OBJECTIVE:
Quote the data below word for word, starting at the line that contains "Which is closer" and continuing through the final line, with nothing else.

[Begin EXTRACTED MATERIAL]

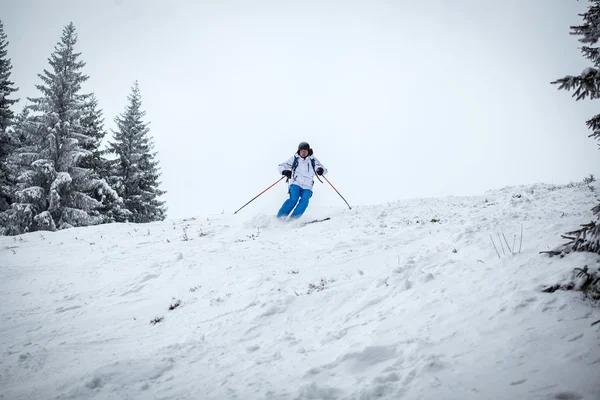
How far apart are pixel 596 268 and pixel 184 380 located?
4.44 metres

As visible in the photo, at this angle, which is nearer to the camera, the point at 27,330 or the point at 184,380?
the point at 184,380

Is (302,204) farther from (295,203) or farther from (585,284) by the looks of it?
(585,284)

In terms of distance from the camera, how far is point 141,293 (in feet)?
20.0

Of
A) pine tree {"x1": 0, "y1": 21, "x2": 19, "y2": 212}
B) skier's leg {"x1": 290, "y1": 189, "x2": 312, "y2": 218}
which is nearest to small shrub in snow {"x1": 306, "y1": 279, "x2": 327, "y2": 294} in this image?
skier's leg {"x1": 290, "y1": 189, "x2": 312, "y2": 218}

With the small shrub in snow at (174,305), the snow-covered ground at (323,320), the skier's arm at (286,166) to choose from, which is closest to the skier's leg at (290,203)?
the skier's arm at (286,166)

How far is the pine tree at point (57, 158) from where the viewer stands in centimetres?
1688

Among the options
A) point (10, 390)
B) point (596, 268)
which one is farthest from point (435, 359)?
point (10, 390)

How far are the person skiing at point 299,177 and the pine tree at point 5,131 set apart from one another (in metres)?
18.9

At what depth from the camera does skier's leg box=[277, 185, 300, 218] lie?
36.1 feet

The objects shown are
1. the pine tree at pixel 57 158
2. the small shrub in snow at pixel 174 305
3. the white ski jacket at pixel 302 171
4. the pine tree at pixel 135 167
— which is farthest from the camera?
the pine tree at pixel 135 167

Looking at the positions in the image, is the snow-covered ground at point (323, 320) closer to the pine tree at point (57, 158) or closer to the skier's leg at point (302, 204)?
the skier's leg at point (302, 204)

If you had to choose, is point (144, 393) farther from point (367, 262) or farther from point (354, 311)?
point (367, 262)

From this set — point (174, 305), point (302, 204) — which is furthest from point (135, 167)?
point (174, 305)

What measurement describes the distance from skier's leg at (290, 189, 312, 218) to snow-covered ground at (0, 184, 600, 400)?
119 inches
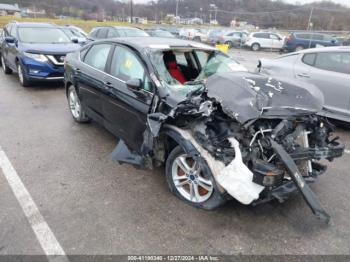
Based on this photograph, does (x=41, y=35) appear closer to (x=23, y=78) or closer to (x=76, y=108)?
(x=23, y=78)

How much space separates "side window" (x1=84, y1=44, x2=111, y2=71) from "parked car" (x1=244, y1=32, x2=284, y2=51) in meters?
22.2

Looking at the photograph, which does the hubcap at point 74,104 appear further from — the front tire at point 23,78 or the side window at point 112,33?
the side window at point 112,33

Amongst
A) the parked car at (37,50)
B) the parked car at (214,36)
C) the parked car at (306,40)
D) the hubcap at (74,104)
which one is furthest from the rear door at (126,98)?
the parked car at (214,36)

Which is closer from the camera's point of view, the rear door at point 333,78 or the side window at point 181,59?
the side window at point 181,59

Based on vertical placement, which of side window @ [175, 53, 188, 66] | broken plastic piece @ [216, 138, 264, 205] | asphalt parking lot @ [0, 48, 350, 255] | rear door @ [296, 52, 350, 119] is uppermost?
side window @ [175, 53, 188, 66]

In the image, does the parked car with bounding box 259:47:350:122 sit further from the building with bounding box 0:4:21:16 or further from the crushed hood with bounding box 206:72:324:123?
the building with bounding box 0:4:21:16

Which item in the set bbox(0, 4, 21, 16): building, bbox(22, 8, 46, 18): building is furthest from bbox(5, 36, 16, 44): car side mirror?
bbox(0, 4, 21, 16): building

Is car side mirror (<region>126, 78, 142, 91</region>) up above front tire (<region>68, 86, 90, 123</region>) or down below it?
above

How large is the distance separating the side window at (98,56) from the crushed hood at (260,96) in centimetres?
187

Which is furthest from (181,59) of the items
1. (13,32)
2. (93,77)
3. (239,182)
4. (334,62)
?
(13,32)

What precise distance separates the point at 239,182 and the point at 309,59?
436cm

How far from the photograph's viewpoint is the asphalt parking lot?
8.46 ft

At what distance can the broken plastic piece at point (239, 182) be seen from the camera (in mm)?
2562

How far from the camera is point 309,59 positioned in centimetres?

[End EXTRACTED MATERIAL]

EXPECTED ANSWER:
Which is closer from the camera's point of view, the rear door at point 333,78 or the side window at point 181,59?
the side window at point 181,59

Based on vertical placement, which of side window @ [175, 53, 188, 66] | broken plastic piece @ [216, 138, 264, 205] | asphalt parking lot @ [0, 48, 350, 255] | rear door @ [296, 52, 350, 119] is uppermost?
side window @ [175, 53, 188, 66]

In the image, does the parked car with bounding box 259:47:350:122 sit further from the building with bounding box 0:4:21:16 or further from the crushed hood with bounding box 206:72:324:123?
the building with bounding box 0:4:21:16

Which item in the set bbox(0, 4, 21, 16): building, bbox(22, 8, 46, 18): building is furthest from bbox(5, 36, 16, 44): car side mirror?
bbox(0, 4, 21, 16): building

Is car side mirror (<region>126, 78, 142, 91</region>) up above front tire (<region>68, 86, 90, 123</region>) or down below it?
above

How large is the distance separating the side window at (98,56) from the crushed hood at (260,96) in centimetres?
187

Which is furthest from (181,59) of the items
1. (13,32)
2. (93,77)
3. (239,182)
4. (334,62)
?
(13,32)

What precise distance separates the point at 239,182 and the point at 309,59?
436cm

How far from the photograph's viewpoint is the asphalt parking lot?
8.46 ft

At what distance can the broken plastic piece at point (239, 182) be seen from the camera (in mm)?
2562

How far from the camera is point 309,59 positioned in centimetres?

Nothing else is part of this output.